Much has changed since then, including the unexpected death of my beloved husband, and my reconsideration of feeling the need for a burial spot. But the need to leave a part of me behind has not changed. I want my children to know more about me than I knew about my own parents. It’s only after both of my parents passed away, did I realize how very little I actually knew about them. It is my intention that by the time I leave this earth, they know me on a deeper level. Not just as a Mother, or Nana, but as a person that has loved, lost, taken and given.
So why a blog instead of just letters to my children? Because I get joy from sharing my stories. I gain confidence as a writer when getting feedback. Knowing that I am going to share my life with others keeps me thinking, it challenges my brain, and most of all it makes me strive to write with courage. ‘Cause I gotta tell you, it takes some guts to put yourself out there.. exploring and exposing the good, the bad, and the ugly about oneself.
Wish me luck!
CatCorrier
Trish Wolfenbarger
Cathy I have been sitting on my front porch for over an hour and 1/2 reading your stories.
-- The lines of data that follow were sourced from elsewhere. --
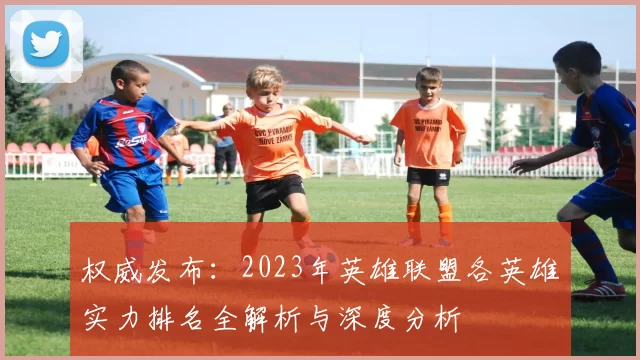 权威发布：2023年英雄联盟各英雄实力排名全解析与深度分析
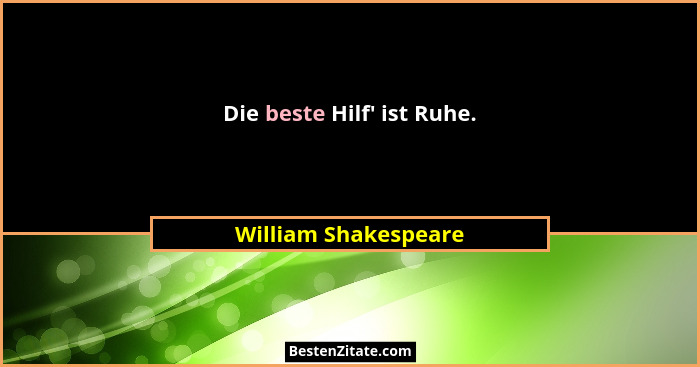 Die beste Hilf' ist Ruhe.... - William Shakespeare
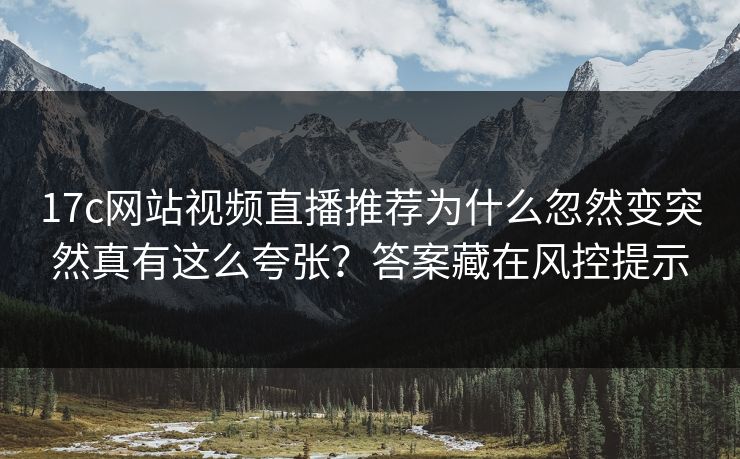 17c网站视频直播推荐为什么忽然变突然真有这么夸张？答案藏在风控提示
Sometimes laughing and sometimes crying. You my friend are my biggest inspiration. I know now that I am going to make it through this tragedy in my life. You have helped me through so many hard times I could never thank you enough! I love you Cathy and please keep posting…..you are helping me and I just can’t imagine how many others you are helping. God bless you my friend!
catcorrier@comcast.net
Thank you Trish. It warms my heart that these stories have touched you ….and maybe even helped you. To be even the slightest bit of an inspiration, humbles me. Please remember that every victory we have, no matter how small, paves the way for a life beyond we ever imagined. Keep the faith.
Joe Graas
Hello Cathy this is Joe I’m so happy to hear you are doing well
Miss you and yours
Cathy Holbrook
Hi Joe! Good to hear from you. I didn’t realize you knew about this blog! I have so enjoyed writing these last 8 years. Who knew I could tell a story?
Miss you – if you’re ever in Knoxville, give us a shout.